A review by svrye_docx
Seahorse by Janice Pariat

dark emotional reflective sad slow-paced
  • Plot- or character-driven? Character
  • Strong character development? Yes
  • Loveable characters? Yes
  • Diverse cast of characters? Yes
  • Flaws of characters a main focus? It's complicated

4.0

Picked this one up in preparation for a weekend trip and honestly? Could not have made a better choice.

'Seahorse' is a slow moving ping-pong match. Yeah it's a weird way to put it but hey, just when you're lulled into the beautiful and almost languid prose, suddenly the narrative shifts to a flashback. So then you settle into, once again, measured and paced-out writing - and wham! You're in the present now again but in a different present moment than the one you were in previously.

It would be confusing if it weren't that each shift in time is related to what comes before it or after.

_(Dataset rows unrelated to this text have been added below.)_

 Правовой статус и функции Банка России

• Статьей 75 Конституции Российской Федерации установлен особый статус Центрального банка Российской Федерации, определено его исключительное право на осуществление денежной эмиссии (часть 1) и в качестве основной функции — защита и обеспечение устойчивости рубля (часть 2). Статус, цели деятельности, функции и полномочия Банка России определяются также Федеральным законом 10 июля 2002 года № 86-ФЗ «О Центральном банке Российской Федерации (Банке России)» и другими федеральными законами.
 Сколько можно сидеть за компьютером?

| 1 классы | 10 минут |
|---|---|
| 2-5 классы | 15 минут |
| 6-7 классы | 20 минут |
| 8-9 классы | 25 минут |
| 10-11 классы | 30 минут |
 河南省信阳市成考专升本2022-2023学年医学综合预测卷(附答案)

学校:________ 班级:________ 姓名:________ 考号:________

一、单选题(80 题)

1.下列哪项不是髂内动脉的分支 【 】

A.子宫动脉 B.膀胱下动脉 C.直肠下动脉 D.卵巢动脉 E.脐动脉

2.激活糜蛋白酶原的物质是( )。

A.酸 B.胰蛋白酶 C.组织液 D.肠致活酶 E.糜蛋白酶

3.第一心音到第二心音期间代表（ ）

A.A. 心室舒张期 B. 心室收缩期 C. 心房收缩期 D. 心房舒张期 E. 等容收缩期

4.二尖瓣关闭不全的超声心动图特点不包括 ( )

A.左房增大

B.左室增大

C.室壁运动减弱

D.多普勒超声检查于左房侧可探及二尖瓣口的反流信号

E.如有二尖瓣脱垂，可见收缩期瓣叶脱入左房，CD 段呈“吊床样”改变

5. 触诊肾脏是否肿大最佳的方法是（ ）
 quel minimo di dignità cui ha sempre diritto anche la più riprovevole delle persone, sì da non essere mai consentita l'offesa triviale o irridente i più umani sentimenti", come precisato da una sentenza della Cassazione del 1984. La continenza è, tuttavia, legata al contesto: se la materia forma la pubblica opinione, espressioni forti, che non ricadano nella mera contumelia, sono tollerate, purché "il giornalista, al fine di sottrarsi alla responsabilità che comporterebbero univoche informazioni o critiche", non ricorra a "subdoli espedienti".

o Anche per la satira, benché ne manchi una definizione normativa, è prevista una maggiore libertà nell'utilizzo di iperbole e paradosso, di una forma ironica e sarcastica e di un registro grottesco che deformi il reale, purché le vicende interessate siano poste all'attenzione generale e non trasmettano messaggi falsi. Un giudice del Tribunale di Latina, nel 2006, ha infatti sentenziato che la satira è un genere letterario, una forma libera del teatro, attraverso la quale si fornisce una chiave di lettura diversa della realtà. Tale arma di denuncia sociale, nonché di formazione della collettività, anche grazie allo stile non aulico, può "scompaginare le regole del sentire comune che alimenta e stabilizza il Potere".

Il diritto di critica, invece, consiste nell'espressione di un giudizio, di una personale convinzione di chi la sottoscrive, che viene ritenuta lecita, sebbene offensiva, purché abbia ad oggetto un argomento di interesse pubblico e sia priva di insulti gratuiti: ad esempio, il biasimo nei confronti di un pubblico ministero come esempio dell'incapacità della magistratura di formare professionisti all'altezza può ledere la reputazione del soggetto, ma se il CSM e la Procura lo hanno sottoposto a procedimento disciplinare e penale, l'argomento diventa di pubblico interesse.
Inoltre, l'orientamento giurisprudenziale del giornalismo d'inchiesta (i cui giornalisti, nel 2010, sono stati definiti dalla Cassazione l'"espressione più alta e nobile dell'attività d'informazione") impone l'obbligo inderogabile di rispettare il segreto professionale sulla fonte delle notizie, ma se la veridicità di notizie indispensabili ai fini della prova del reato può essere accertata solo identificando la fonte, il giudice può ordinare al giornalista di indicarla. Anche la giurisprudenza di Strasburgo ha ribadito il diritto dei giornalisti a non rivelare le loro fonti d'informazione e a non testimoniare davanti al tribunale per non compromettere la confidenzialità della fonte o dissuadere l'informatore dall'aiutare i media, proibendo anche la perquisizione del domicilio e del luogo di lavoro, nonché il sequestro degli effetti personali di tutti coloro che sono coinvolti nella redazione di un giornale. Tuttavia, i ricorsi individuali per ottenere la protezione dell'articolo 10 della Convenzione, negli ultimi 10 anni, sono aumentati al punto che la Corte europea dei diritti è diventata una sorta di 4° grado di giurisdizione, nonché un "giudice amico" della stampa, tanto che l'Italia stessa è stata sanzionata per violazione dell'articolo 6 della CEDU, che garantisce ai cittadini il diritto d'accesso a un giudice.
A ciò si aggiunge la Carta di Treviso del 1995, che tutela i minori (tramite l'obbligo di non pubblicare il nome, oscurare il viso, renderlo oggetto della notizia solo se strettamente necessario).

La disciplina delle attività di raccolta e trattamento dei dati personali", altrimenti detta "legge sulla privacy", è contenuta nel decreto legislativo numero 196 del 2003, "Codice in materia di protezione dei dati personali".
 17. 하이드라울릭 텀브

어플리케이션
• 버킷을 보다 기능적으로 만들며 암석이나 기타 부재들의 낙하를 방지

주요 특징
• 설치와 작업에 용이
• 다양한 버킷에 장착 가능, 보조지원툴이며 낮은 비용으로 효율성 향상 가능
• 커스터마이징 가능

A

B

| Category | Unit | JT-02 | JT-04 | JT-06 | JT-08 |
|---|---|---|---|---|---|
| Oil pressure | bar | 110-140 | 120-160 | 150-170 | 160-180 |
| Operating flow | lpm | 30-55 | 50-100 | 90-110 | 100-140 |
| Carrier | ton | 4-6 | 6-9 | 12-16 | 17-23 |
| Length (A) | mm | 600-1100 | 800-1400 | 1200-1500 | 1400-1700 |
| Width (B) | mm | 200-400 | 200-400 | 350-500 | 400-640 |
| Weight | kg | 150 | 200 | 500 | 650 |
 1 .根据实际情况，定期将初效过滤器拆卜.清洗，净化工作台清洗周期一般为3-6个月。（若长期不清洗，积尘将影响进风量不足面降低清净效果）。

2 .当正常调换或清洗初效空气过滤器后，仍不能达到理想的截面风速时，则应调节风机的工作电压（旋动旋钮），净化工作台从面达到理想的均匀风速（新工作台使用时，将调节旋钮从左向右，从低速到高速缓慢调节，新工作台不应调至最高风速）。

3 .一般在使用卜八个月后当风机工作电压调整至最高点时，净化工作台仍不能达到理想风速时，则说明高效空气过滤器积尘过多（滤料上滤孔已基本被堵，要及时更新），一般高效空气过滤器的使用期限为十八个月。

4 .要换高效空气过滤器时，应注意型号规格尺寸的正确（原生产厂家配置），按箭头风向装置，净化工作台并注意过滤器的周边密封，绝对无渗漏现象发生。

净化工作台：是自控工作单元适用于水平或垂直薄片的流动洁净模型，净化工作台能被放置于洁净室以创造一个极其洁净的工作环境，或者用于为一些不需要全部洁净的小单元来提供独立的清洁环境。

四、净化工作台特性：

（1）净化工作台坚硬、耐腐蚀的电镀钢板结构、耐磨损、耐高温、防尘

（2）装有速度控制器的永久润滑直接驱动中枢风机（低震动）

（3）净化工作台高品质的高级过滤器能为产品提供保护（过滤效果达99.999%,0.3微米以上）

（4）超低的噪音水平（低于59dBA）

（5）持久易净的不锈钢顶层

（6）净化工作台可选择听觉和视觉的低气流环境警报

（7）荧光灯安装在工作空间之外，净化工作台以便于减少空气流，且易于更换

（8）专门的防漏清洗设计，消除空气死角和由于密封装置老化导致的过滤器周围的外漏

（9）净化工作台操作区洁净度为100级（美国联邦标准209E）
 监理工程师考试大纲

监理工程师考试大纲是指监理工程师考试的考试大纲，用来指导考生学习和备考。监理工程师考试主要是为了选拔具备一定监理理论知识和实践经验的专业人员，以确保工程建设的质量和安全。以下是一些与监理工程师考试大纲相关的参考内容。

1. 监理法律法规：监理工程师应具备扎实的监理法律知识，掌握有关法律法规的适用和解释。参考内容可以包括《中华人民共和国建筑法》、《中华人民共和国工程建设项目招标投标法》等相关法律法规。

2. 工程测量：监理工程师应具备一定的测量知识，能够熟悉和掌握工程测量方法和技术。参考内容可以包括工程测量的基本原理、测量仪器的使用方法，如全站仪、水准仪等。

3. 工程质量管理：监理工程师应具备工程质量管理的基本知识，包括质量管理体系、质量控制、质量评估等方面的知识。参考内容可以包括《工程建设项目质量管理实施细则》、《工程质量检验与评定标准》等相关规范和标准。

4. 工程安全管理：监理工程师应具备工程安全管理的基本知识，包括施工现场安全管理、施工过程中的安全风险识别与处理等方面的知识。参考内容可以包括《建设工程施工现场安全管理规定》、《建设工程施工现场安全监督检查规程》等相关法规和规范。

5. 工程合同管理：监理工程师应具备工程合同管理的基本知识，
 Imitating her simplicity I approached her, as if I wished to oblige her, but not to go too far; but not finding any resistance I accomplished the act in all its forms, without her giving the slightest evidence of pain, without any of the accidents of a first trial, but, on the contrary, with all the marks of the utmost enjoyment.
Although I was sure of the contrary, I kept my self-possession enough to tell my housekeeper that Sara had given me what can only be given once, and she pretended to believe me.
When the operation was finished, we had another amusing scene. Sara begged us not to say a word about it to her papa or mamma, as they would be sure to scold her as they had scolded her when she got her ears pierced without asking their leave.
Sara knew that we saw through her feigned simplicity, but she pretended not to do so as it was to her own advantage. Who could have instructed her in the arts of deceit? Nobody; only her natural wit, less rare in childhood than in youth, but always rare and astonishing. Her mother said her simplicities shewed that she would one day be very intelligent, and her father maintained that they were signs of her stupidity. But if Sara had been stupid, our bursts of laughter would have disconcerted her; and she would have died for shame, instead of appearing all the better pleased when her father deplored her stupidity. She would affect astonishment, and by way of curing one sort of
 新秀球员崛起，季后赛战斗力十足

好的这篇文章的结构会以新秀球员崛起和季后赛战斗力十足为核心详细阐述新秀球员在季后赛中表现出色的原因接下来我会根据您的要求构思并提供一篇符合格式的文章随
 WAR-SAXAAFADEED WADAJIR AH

Sometimes, a bit of conversation in the present hearkens back to a flashback that Nem, our protagonist, falls into right after. Other times it's his own ruminations and reflections in the present that then set off the flashback. The connections are there - I had only one discombobulating experience and that was in the last section where present time Nem references something and I spent a whole 15 minutes reading through every previous flashback scene thinking that I must have missed this detail, only to see that a paragraph after Nem references the detail in the present time, there's the memory of it giving us the flashback.

I liked Janice Pariat's writing in this; I said it before and I'll say it again - it's measured and languid pacing. And there's a heavy focus on the surroundings and environment in almost every scene. Which is, I think, what keeps this book from sounding too cerebral and philosophical. It delves almost wholly within Nem's own perspective and is quite a reflective narrative but it breaks his inner monologuing and feelings with crisp and clear external imagery. Yes, Nem is very much a thinker, an ponderer, a deep-thoughts-haver but he isn't untouched by the world and the people around his. And I enjoyed that feeling. It made Nem a bit real and Nem's world real.